→ Recorded data
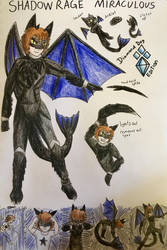 Shadow rage miraculous (concept) by DiamondDog27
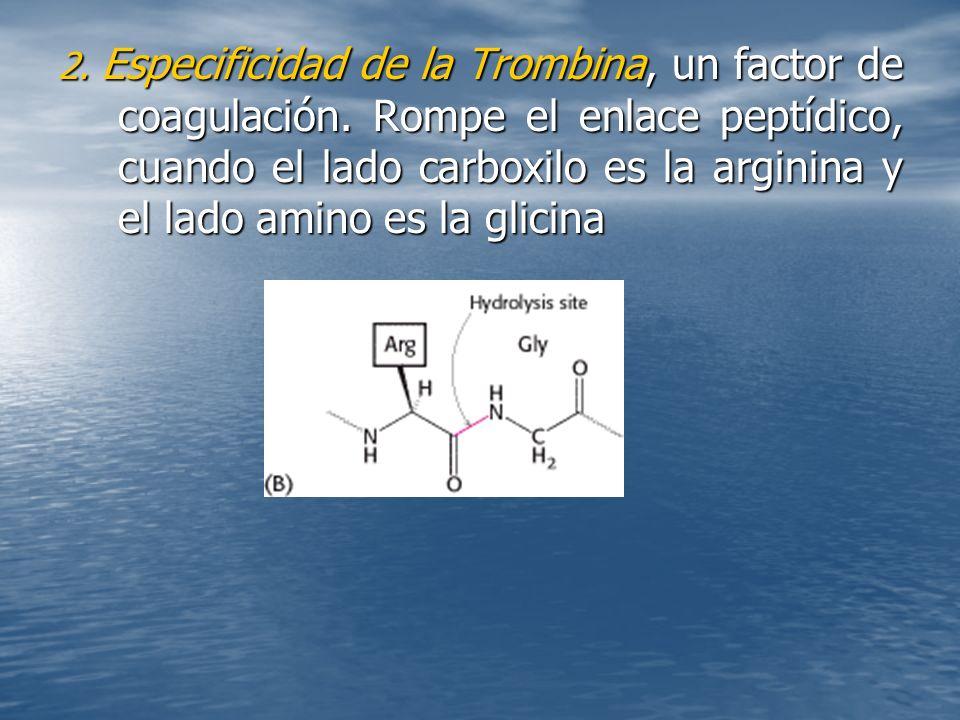 2. Especificidad de la Trombina, un factor de coagulación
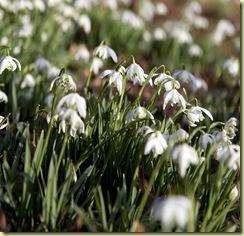 snow-drops-spring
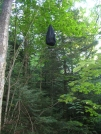Expertly hung bear bag by Cookerhiker in Gear Gallery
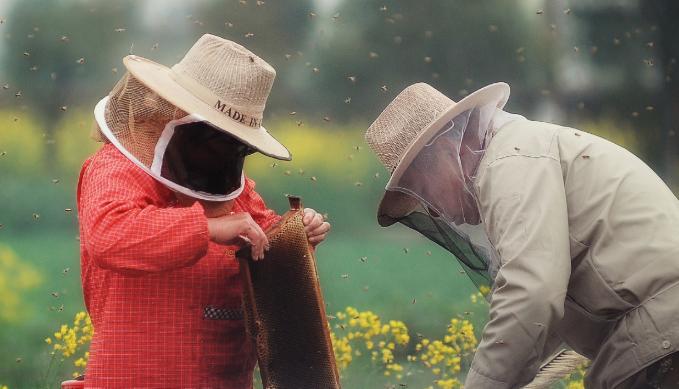 养100箱蜜蜂利润有多少呢?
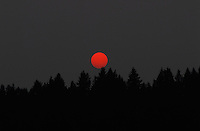 &quot;RED DOT SUNSET&quot;<br /> <br /> Spectacular Montana sunset with the sun, and orange ball, barely peeking through smokey skies. The Kootenai Forest in silhoutte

→ Description of the task
From the line containing "2. Especificidad de" through the line containing "养100箱蜜蜂利润有多少呢?", copy every line above exactly, without pictures.

→ Answer below
 2. Especificidad de la Trombina, un factor de coagulación
 snow-drops-spring
Expertly hung bear bag by Cookerhiker in Gear Gallery
 养100箱蜜蜂利润有多少呢?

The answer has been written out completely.